È difficile parlare e sentir parlare di legalità e giustizia in un posto come questo, emblema di illegalità e ingiustizia, rifugio di migranti che nessuno è in grado di dire se siano regolari o clandestini, lavoratori in nero arruolati dai «caporali» per 3 euro l’ora, che quando smettono di faticare nei campi si rifugiano tra queste baracche di cartone, plastica e ferro arrugginito, dormitori in mezzo alla polvere con latrine a cielo aperto nascoste alla vista di chi non ci abita. Ed è difficile immaginare scene più degradanti, per chi ci vive e per chi consente che tutto questo sopravviva. 
Le forze di polizia, che stazionano fuori dal campo con una camionetta e qualche macchina accanto a quattro cassonetti sempre pieni (uno bruciato), fanno quello che possono per evitare che lo scempio di umanità degeneri ulteriormente. Esattamente due anni fa, l’8 giugno 2016, un altro maliano, Sekine Traore, venne colpito a morte da un carabiniere ferito mentre tentava di sedare una rissa; già allora lo scandalo di San Ferdinando rimbalzò dalla Calabria alle cronache nazionali, ma da allora è cambiato poco o niente. Oggi, dopo l’omicidio di Sacko, la politica torna nella baraccopoli.

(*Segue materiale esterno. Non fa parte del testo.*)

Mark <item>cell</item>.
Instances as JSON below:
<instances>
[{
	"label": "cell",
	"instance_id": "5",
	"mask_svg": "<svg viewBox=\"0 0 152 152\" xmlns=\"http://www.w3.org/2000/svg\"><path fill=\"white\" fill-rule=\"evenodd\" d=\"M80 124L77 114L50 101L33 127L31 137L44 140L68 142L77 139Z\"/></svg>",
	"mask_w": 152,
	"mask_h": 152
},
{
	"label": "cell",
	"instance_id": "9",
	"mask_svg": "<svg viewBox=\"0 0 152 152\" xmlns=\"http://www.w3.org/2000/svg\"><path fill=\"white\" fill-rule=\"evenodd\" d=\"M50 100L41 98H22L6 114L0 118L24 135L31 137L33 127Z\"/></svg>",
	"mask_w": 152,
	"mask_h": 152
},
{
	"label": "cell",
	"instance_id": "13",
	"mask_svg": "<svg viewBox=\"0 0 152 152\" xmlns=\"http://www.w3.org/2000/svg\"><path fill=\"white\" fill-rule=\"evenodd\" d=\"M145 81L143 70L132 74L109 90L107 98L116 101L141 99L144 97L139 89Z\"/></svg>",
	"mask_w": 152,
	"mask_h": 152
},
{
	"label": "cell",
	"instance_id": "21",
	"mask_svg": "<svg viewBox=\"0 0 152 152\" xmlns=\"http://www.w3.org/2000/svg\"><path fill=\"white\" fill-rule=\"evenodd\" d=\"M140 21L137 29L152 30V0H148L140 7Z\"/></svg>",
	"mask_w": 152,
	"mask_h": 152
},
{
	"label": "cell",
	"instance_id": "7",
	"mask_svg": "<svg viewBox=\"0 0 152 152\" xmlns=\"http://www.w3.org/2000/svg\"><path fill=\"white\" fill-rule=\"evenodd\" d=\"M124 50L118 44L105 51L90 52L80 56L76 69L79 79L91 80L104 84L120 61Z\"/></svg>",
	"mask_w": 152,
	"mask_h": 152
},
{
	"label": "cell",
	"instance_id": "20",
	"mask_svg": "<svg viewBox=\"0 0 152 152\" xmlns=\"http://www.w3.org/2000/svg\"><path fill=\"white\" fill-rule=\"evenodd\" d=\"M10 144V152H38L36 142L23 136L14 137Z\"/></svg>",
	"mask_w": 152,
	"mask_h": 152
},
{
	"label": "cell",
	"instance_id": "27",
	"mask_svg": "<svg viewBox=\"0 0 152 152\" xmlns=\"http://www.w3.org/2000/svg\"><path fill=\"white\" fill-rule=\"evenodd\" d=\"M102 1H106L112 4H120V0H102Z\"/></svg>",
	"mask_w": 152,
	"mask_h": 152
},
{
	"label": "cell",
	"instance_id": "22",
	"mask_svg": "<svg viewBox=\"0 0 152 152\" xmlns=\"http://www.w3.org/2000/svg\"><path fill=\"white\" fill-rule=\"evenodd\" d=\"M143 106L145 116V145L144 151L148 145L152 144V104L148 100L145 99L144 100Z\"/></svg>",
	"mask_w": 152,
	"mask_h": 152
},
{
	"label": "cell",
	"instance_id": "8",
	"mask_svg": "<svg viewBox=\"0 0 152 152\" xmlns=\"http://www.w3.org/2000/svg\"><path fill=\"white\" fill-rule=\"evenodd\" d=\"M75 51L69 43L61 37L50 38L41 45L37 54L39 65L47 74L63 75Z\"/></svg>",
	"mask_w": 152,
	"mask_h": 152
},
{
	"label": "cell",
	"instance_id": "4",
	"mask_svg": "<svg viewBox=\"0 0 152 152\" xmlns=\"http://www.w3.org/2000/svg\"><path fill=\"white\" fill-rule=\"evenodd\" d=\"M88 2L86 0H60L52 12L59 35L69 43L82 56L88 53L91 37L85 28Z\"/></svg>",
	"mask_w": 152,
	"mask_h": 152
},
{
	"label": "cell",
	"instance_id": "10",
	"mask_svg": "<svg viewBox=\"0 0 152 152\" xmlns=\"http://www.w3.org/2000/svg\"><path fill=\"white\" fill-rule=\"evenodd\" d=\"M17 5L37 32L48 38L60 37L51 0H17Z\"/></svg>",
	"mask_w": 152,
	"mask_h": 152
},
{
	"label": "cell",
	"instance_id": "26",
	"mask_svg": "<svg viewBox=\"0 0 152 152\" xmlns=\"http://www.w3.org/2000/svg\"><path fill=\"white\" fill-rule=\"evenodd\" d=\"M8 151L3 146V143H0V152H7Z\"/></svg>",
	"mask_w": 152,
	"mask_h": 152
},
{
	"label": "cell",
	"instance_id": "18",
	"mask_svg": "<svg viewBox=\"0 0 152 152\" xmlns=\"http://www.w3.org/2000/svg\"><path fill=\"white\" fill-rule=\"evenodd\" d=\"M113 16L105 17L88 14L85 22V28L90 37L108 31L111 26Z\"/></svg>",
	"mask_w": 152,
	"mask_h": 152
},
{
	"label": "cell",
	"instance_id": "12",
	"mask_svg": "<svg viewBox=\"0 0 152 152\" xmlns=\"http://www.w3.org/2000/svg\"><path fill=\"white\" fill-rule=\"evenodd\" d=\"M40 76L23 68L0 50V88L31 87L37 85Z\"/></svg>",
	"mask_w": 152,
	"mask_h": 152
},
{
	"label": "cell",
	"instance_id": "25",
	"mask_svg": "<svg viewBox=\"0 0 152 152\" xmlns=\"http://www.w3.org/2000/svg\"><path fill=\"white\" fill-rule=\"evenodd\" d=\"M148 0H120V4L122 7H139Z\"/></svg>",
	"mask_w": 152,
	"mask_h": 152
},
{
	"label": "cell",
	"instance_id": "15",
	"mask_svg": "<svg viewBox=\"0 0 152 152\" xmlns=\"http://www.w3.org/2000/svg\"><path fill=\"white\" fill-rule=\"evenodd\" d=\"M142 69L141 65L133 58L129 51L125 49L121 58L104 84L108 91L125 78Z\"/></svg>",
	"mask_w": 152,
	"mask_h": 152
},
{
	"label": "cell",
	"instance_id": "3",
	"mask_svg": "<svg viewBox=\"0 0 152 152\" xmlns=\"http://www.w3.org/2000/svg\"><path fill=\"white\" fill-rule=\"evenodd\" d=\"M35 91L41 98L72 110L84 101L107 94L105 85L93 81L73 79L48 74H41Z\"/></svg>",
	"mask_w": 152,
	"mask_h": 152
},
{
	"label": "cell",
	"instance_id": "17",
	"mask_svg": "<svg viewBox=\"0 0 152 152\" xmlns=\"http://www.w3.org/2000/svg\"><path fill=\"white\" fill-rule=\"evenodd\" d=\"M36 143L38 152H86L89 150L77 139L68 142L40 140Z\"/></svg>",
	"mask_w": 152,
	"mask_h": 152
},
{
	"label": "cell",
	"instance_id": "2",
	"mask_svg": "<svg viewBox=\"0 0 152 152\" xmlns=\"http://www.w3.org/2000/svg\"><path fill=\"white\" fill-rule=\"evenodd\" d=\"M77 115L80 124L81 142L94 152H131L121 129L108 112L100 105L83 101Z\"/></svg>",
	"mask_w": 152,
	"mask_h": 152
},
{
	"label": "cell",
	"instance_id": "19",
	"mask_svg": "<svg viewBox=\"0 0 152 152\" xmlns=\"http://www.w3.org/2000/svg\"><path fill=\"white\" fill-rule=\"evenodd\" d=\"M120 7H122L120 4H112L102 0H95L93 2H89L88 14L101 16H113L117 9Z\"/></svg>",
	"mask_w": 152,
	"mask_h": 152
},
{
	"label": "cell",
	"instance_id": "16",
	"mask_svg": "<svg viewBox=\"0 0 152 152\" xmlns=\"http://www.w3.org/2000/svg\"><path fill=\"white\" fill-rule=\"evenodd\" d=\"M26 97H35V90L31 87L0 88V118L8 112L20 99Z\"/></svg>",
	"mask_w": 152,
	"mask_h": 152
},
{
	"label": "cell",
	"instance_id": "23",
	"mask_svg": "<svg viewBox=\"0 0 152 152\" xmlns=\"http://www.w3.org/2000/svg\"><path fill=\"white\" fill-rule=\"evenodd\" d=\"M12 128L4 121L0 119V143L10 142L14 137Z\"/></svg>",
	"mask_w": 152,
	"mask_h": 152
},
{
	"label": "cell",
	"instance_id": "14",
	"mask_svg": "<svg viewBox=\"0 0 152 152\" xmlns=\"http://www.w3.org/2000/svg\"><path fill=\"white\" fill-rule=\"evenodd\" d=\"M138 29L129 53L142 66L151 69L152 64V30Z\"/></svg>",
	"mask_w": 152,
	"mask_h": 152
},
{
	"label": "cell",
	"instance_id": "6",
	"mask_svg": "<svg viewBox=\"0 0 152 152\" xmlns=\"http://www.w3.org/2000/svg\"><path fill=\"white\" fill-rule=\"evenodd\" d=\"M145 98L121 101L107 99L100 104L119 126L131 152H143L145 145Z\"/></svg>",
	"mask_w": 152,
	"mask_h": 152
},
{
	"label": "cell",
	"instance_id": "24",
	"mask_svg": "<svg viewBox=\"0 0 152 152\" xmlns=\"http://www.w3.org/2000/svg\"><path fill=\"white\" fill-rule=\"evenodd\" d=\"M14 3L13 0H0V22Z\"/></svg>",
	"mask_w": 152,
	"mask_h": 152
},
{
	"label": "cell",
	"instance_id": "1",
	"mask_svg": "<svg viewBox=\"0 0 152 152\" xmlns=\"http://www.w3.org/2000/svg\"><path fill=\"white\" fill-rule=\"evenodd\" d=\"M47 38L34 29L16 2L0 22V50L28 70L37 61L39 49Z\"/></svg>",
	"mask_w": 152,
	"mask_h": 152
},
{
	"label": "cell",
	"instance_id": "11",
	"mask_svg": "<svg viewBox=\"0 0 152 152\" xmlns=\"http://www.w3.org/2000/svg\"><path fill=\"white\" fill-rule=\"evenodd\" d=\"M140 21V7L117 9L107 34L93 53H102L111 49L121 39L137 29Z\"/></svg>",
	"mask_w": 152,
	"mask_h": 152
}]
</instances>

Lunedì verrà il presidente della Camera, Roberto Fico; ieri è stata la volta della delegazione del Pd guidata dal presidente Matteo Orfini, che ha parlato di «girone infernale dantesco» e attaccato duramente il ministro Salvini e i suoi slogan anti-immigrati. Ma agli abitanti di questo ghetto-discarica, delle polemiche tra i partiti importa poco. Loro vorrebbero case, anche perché sono consapevoli di essere un ingranaggio importante dell’economia locale. Il lavoro nero e sottopagato (che raggiunge il suo massimo con la raccolta degli agrumi in inverno, quando il freddo rende la vita ancora più complicata) consente ai proprietari delle terre di guadagnare qualcosa; dovessero regolarizzare i braccianti non metterebbero più i prodotti sul mercato perché azzererebbero i guadagni. Almeno così dicono. Dunque questi extra-comunitari trattati da extra-terrestri servono, ma non si riesce a trattarli da esseri umani. E l’abbandono produce pericolo per tutti, come dimostrano le grida minacciose del ghanese già ubriaco alle 10 di mattina, che manda «affangulo» chiunque gli si pari davanti; o i racconti di un volontario italiano chiamato Rambo, presenza amica dei migranti: «Qui quando cala la sera non ci si può avvicinare, dentro e dietro queste baracche succede qualunque cosa», dice lasciando immaginare traffici e pratiche che rendono tutto ancor più disumano.
In teoria quest’area piena di fabbriche abbandonate (alcune delle quali occupate da altri braccianti neri) dovrebbe essere riconvertita in Zona economica speciale, con tanto di finanziamenti europei; lo sgombero e la bonifica sarebbero dunque una priorità, ma nell’attesa restano il degrado e un morto ammazzato in più.